Northwestern won in other ways. In the waning moments of Sunday's game, an elderly game staff member who has encountered visiting teams at Oregon State's Goss Stadium for decades shared his impression of Barbier's club.
"In all the years I've been doing this, I've never dealt with a nicer group of young men than your boys," he said. "You can be proud of the way they've conducted themselves here."
That was part of the reason that a couple hundred people, most but definitely not all NSU supporters from back home, gave the Demons a minutes-long ovation after postgame handshakes ended. The prolonged applause began after the team's huddle and postgame prayer, as fans up and down the third-base line behind NSU's dugout stood, clapping and cheering, with the continuity that creates an encore at a concert.
Keeping it going was the theme of Barbier's brief remarks to his team.
"Let's be sure this isn't the end, guys. We can take this momentum and build from it," he said. "What you underclassmen do going forward will decide if we make the most of our opportunity."
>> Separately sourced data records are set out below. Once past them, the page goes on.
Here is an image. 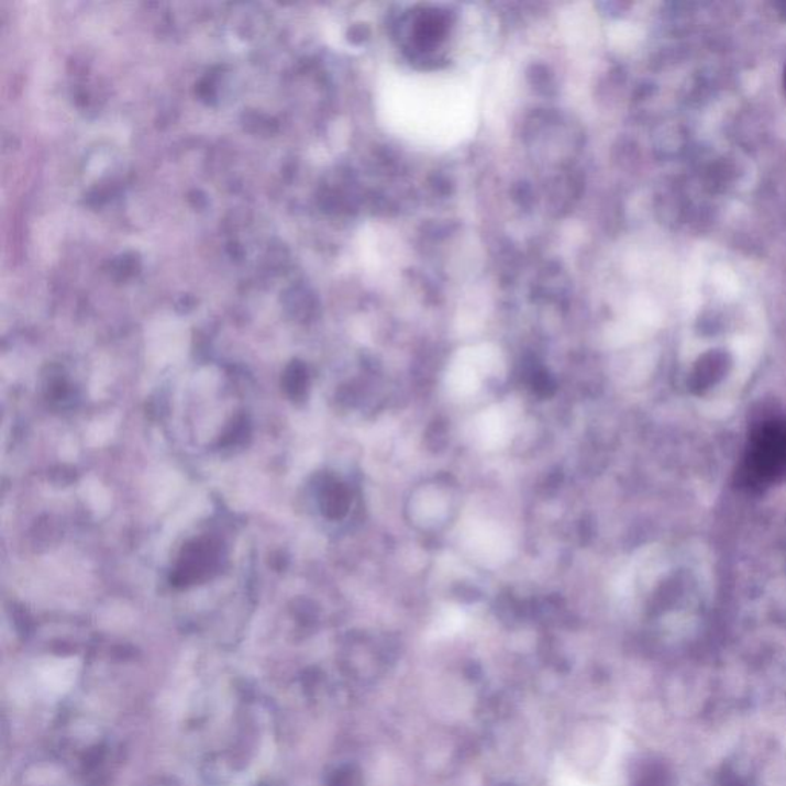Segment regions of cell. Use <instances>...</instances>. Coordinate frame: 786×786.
<instances>
[{
    "label": "cell",
    "mask_w": 786,
    "mask_h": 786,
    "mask_svg": "<svg viewBox=\"0 0 786 786\" xmlns=\"http://www.w3.org/2000/svg\"><path fill=\"white\" fill-rule=\"evenodd\" d=\"M466 626V615L456 607H447L438 616L432 627L433 638H449L460 633Z\"/></svg>",
    "instance_id": "obj_7"
},
{
    "label": "cell",
    "mask_w": 786,
    "mask_h": 786,
    "mask_svg": "<svg viewBox=\"0 0 786 786\" xmlns=\"http://www.w3.org/2000/svg\"><path fill=\"white\" fill-rule=\"evenodd\" d=\"M444 502L441 501L440 498L436 497V494H424L423 499L420 501V506H418V512H420L421 517L424 518V520H435V518L440 517L441 513L444 512Z\"/></svg>",
    "instance_id": "obj_10"
},
{
    "label": "cell",
    "mask_w": 786,
    "mask_h": 786,
    "mask_svg": "<svg viewBox=\"0 0 786 786\" xmlns=\"http://www.w3.org/2000/svg\"><path fill=\"white\" fill-rule=\"evenodd\" d=\"M784 85H785V89H786V67H785V73H784Z\"/></svg>",
    "instance_id": "obj_11"
},
{
    "label": "cell",
    "mask_w": 786,
    "mask_h": 786,
    "mask_svg": "<svg viewBox=\"0 0 786 786\" xmlns=\"http://www.w3.org/2000/svg\"><path fill=\"white\" fill-rule=\"evenodd\" d=\"M41 677L44 690L48 691L49 695L60 696L67 693L75 684L76 669L73 665L46 668Z\"/></svg>",
    "instance_id": "obj_6"
},
{
    "label": "cell",
    "mask_w": 786,
    "mask_h": 786,
    "mask_svg": "<svg viewBox=\"0 0 786 786\" xmlns=\"http://www.w3.org/2000/svg\"><path fill=\"white\" fill-rule=\"evenodd\" d=\"M283 386H285L286 394H288L292 400H297V398L301 397L305 381L303 372L300 370V367L296 366V364L288 367L285 378H283Z\"/></svg>",
    "instance_id": "obj_9"
},
{
    "label": "cell",
    "mask_w": 786,
    "mask_h": 786,
    "mask_svg": "<svg viewBox=\"0 0 786 786\" xmlns=\"http://www.w3.org/2000/svg\"><path fill=\"white\" fill-rule=\"evenodd\" d=\"M723 367H726L723 358H720V356H710L708 362L700 364L699 370L696 372L695 379H693V387L700 390L715 385L716 379L722 377Z\"/></svg>",
    "instance_id": "obj_8"
},
{
    "label": "cell",
    "mask_w": 786,
    "mask_h": 786,
    "mask_svg": "<svg viewBox=\"0 0 786 786\" xmlns=\"http://www.w3.org/2000/svg\"><path fill=\"white\" fill-rule=\"evenodd\" d=\"M464 544L471 555L487 567L506 563L512 553L510 538L494 522H472L464 532Z\"/></svg>",
    "instance_id": "obj_2"
},
{
    "label": "cell",
    "mask_w": 786,
    "mask_h": 786,
    "mask_svg": "<svg viewBox=\"0 0 786 786\" xmlns=\"http://www.w3.org/2000/svg\"><path fill=\"white\" fill-rule=\"evenodd\" d=\"M220 565V547L211 540L193 541L181 552L180 561L171 576L176 587H188L208 579Z\"/></svg>",
    "instance_id": "obj_3"
},
{
    "label": "cell",
    "mask_w": 786,
    "mask_h": 786,
    "mask_svg": "<svg viewBox=\"0 0 786 786\" xmlns=\"http://www.w3.org/2000/svg\"><path fill=\"white\" fill-rule=\"evenodd\" d=\"M476 436H478L479 444L487 451L506 445L510 436V425L505 410L498 406L484 410L476 420Z\"/></svg>",
    "instance_id": "obj_4"
},
{
    "label": "cell",
    "mask_w": 786,
    "mask_h": 786,
    "mask_svg": "<svg viewBox=\"0 0 786 786\" xmlns=\"http://www.w3.org/2000/svg\"><path fill=\"white\" fill-rule=\"evenodd\" d=\"M479 372L461 356L460 362H456L449 370L447 387L455 397L466 398L478 392L481 386V377Z\"/></svg>",
    "instance_id": "obj_5"
},
{
    "label": "cell",
    "mask_w": 786,
    "mask_h": 786,
    "mask_svg": "<svg viewBox=\"0 0 786 786\" xmlns=\"http://www.w3.org/2000/svg\"><path fill=\"white\" fill-rule=\"evenodd\" d=\"M743 486L762 490L786 481V421H764L751 432L739 471Z\"/></svg>",
    "instance_id": "obj_1"
}]
</instances>
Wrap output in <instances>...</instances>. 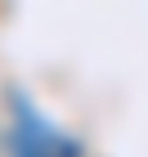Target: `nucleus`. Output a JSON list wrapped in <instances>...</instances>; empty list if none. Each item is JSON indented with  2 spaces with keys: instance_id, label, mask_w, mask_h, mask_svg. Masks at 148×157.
Returning <instances> with one entry per match:
<instances>
[{
  "instance_id": "nucleus-1",
  "label": "nucleus",
  "mask_w": 148,
  "mask_h": 157,
  "mask_svg": "<svg viewBox=\"0 0 148 157\" xmlns=\"http://www.w3.org/2000/svg\"><path fill=\"white\" fill-rule=\"evenodd\" d=\"M13 157H76V148L54 139L40 121H27L13 130Z\"/></svg>"
}]
</instances>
Departing are four seniors: center fielder Kwan Adkins, pitcher Dan Hlad, catcher Kelsey Richard, and Southland regular-season and tournament MVP David Fry, an All-America selection. Each was impactful, particularly Adkins and Fry, who will doubtlessly get phone calls early this week as Major League Baseball conducts its annual June draft.
They leave a legacy, one that nobody who watched the Demons this weekend could possibly deny.
"It's been an amazing experience," said Fry. "We've gotten the Demons back on top."